We also create 100 maps composed entirely of noise. Then we perform a t-test for independent groups at each point in the map (n=100 per group). 

fig2

What do we get? If we use a threshold of 0.05, we get two nice clusters of statistically significant tests where they are supposed to be. But we also get many false positives. If we try to get rid off the false positives by changing the thresholds, it works to some extent, but at the cost of removing true effects. Even with a threshold of 0.0005, there are still many false positives, and the clusters of true signal have been seriously truncated. 

fig3

The problem is that lowering the alpha is a brute force technique that does not take into account information we have about the data: measurement points are correlated. There is a family of techniques that can correct for multiple comparisons by taking these dependencies into account: cluster based statistics (for an introduction, see Maris & Oostenveld, 2007). These techniques control the family-wise error rate but maintain high power. The family-wise error rate (FWER) is the probably to obtain at least one significant test among a family of tests, when the null hypothesis is true.

When we use a frequentist approach and perform a family of tests, we increase the probably of reporting false positives. The multiple comparison problem is difficult to tackle in many situations because of the need to balance false positives and false negatives. Probably the best known and most widely applied correction for multiple comparison technique is Bonferroni, in which the alpha threshold is divided by the number of comparisons. However, this procedure is notoriously conservative, as it comes at the cost of lower power. Many other techniques have been proposed (I don’t know of a good review paper on this topic – please add a comment if you do).

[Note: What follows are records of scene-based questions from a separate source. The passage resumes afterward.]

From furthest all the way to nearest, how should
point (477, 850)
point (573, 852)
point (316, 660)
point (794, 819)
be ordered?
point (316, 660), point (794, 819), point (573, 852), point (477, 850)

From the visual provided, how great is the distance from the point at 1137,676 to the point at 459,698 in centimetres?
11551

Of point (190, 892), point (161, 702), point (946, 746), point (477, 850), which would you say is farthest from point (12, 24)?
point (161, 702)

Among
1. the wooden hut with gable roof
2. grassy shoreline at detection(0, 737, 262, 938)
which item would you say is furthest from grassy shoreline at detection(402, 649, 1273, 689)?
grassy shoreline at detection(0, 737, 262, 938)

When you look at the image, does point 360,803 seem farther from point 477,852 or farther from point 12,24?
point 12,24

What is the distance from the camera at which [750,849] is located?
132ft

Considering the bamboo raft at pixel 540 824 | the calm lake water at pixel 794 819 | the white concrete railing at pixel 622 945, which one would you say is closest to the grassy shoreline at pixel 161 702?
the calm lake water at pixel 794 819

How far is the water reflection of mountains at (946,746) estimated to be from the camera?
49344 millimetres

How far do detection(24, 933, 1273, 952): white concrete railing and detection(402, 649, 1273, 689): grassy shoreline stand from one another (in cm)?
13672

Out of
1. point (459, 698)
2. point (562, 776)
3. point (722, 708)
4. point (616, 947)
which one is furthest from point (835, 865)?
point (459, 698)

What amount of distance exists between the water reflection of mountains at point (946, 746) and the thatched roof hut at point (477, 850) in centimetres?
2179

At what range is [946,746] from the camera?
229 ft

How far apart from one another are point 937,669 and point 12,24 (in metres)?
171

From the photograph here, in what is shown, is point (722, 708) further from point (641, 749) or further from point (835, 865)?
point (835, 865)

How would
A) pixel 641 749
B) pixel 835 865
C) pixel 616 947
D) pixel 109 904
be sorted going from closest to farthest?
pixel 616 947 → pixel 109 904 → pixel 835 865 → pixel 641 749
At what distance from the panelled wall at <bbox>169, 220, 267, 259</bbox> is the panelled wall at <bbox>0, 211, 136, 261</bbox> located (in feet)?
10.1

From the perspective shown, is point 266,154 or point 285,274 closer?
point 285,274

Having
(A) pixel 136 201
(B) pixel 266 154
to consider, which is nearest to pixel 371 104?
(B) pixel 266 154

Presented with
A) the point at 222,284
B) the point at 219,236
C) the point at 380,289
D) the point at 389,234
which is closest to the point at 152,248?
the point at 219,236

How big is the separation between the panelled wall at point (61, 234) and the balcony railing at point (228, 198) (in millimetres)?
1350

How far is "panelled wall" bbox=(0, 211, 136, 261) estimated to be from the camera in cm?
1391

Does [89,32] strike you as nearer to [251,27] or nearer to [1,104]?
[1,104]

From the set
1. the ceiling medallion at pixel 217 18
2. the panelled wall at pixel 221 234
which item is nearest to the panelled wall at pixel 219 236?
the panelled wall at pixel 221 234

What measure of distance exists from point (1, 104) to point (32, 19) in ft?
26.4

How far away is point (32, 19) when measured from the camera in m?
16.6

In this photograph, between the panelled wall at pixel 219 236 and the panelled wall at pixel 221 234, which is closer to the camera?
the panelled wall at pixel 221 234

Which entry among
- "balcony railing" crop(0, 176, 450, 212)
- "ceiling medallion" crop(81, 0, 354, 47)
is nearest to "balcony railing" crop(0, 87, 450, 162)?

In the example below, two time-courses are compared point-by-point. Panel a shows the mean time-courses across participants. Panel b shows the time-course of the t-test for 2 dependent groups (the same participants were tested in each condition). Panel c shows time-points at which significant t-tests were observed. Without correction, a large cluster of significant points is observed, but also a collection of smaller clusters. We know from physiology that some of these clusters are too small to be true so they are very likely false positives.

fig4_maris2007

Figure 1 from Maris & Oostenveld, 2007.

If we change the significance threshold using the Bonferroni correction for multiple comparisons, in these examples we remove all significant clusters but the largest one. Good job?! The problem is that our large cluster has been truncated: it now looks like the effect starts later and ends sooner. The cluster-based inferences do not suffer from this problem.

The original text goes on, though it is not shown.